Now comes the stroking part, aka the moment I completely lost it, if you stroke something it gets stretchy and grows (it took a good 3 minutes to stop laughing and carry on writing because of this and its 2 o clock in the morning) to be fair Cliff had a point we do grow when someone strokes us... but a stroke doesn't have to be physical, it can be something as simple as being nice and saying thank you or a little smile,a compliment can go along way, despite being on social media almost every moment of the day and thinking we know too much about that person we met pissed in a sticky club toilet, we know nothing about what;s going on in peoples lives we don't know what people are thinking what they're going through and a smile just might be the best thing they experience that day. Although a stroke a day is being a bit of a challenge for me, the same day I decided I would be nice to strangers I crossed a road to avoid talking to one of those charity people about homeless people, they are a bit full on and before I know it I'll probably be asking the bank for a loan to save all the homeless people, I'm sorry street charity stalkers you're f**king annoying and I'm to gullible for you. However I will try and be not so resting b**ch face and stroke other people with a smile.

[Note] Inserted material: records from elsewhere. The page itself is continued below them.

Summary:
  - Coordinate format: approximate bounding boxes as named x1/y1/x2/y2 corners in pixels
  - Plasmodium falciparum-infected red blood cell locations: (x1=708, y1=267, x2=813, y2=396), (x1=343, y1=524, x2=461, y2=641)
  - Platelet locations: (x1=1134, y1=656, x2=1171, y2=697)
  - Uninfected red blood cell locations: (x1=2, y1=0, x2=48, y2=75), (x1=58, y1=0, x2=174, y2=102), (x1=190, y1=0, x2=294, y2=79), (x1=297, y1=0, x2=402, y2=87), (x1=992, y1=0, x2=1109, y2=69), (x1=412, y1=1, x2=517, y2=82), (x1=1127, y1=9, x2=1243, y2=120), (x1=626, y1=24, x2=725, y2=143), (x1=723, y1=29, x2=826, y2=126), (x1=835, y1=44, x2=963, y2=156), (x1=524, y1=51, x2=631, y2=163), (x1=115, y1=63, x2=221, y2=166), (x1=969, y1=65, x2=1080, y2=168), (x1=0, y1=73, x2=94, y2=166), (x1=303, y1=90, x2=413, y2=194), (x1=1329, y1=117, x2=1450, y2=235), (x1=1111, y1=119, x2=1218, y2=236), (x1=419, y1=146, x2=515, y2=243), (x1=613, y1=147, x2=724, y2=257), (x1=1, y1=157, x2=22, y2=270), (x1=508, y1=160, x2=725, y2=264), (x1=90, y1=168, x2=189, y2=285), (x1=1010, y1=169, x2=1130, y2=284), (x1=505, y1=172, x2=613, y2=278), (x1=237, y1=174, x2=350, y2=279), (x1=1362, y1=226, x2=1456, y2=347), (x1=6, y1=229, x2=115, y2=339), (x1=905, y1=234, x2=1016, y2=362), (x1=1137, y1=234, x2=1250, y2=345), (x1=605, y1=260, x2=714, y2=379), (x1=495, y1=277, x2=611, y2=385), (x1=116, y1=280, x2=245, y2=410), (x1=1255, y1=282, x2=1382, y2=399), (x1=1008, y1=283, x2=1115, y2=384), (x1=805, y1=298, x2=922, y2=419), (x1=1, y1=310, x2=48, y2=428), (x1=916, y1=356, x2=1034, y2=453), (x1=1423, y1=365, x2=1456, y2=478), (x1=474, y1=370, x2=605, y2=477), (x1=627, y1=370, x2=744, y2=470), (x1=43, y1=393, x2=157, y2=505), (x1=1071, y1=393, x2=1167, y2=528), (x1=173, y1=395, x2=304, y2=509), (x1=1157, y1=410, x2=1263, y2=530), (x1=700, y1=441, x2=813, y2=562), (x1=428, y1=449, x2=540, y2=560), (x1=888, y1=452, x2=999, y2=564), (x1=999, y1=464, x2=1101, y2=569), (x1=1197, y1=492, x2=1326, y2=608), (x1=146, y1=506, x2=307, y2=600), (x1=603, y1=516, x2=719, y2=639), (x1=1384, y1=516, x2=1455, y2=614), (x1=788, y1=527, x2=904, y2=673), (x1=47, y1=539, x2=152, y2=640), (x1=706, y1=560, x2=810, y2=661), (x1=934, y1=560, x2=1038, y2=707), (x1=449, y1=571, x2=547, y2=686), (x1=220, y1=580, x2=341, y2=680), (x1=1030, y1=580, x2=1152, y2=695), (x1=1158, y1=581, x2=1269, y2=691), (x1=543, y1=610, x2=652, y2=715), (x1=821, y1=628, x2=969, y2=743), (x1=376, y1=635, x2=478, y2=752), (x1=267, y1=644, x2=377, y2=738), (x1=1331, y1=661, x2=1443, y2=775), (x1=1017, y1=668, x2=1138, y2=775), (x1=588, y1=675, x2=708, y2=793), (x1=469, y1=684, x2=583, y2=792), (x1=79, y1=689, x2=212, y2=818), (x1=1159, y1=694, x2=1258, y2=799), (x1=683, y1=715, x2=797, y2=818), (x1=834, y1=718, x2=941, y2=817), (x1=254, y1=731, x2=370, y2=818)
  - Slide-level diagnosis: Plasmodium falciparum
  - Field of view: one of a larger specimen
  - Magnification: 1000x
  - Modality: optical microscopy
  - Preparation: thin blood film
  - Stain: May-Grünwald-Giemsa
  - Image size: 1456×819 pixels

So thank you Cliff and Teens Unite, I'm now ready to cut toxic people out my life, accept people can be knobs and not give a f**k about peoples opinions especially about me, I have my goals that I will work every day to achieve and not let things I can;t control have too much of an impact. Ever since I was a little girl I wanted to be a sports journalist, a bs battle with cancer might have postponed me but I won't let it stop me.
You go out there and have some fun with this f**ked up society, don't be caught on the hamster wheel that is life, you be you and do whatever the f**k you want to do, I'll be rooting for you anyway."